Each of the following records is to be printed verbatim.

(Records contained in a dataset)

┏━━

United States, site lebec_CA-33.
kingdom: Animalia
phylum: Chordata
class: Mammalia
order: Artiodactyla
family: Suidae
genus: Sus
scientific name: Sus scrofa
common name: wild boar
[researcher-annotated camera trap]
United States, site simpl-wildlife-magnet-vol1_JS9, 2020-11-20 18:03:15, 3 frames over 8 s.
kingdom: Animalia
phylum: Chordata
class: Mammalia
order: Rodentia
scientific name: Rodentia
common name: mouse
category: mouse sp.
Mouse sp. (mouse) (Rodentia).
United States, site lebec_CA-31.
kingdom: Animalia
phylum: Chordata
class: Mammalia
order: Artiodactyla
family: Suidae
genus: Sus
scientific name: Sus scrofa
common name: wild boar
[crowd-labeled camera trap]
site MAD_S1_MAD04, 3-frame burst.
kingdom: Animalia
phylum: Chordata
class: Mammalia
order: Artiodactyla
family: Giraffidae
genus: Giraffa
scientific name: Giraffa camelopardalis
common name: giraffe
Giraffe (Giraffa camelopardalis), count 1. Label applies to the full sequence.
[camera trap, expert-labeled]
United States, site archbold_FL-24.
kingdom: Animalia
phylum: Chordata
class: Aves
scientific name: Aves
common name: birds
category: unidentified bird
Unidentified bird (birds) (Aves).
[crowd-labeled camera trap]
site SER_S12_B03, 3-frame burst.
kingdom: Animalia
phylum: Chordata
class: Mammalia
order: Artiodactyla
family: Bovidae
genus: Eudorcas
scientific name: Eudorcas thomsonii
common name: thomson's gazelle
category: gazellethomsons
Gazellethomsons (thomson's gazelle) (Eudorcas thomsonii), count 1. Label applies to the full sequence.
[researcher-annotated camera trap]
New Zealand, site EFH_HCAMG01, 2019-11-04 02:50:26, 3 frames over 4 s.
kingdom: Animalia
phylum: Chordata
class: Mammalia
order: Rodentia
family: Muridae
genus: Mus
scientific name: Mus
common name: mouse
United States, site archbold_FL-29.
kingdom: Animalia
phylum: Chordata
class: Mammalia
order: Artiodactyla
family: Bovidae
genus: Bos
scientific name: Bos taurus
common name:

┗━━

Reply to the exercise >>
United States, site lebec_CA-33.
kingdom: Animalia
phylum: Chordata
class: Mammalia
order: Artiodactyla
family: Suidae
genus: Sus
scientific name: Sus scrofa
common name: wild boar
[researcher-annotated camera trap]
United States, site simpl-wildlife-magnet-vol1_JS9, 2020-11-20 18:03:15, 3 frames over 8 s.
kingdom: Animalia
phylum: Chordata
class: Mammalia
order: Rodentia
scientific name: Rodentia
common name: mouse
category: mouse sp.
Mouse sp. (mouse) (Rodentia).
United States, site lebec_CA-31.
kingdom: Animalia
phylum: Chordata
class: Mammalia
order: Artiodactyla
family: Suidae
genus: Sus
scientific name: Sus scrofa
common name: wild boar
[crowd-labeled camera trap]
site MAD_S1_MAD04, 3-frame burst.
kingdom: Animalia
phylum: Chordata
class: Mammalia
order: Artiodactyla
family: Giraffidae
genus: Giraffa
scientific name: Giraffa camelopardalis
common name: giraffe
Giraffe (Giraffa camelopardalis), count 1. Label applies to the full sequence.
[camera trap, expert-labeled]
United States, site archbold_FL-24.
kingdom: Animalia
phylum: Chordata
class: Aves
scientific name: Aves
common name: birds
category: unidentified bird
Unidentified bird (birds) (Aves).
[crowd-labeled camera trap]
site SER_S12_B03, 3-frame burst.
kingdom: Animalia
phylum: Chordata
class: Mammalia
order: Artiodactyla
family: Bovidae
genus: Eudorcas
scientific name: Eudorcas thomsonii
common name: thomson's gazelle
category: gazellethomsons
Gazellethomsons (thomson's gazelle) (Eudorcas thomsonii), count 1. Label applies to the full sequence.
[researcher-annotated camera trap]
New Zealand, site EFH_HCAMG01, 2019-11-04 02:50:26, 3 frames over 4 s.
kingdom: Animalia
phylum: Chordata
class: Mammalia
order: Rodentia
family: Muridae
genus: Mus
scientific name: Mus
common name: mouse
United States, site archbold_FL-29.
kingdom: Animalia
phylum: Chordata
class: Mammalia
order: Artiodactyla
family: Bovidae
genus: Bos
scientific name: Bos taurus
common name:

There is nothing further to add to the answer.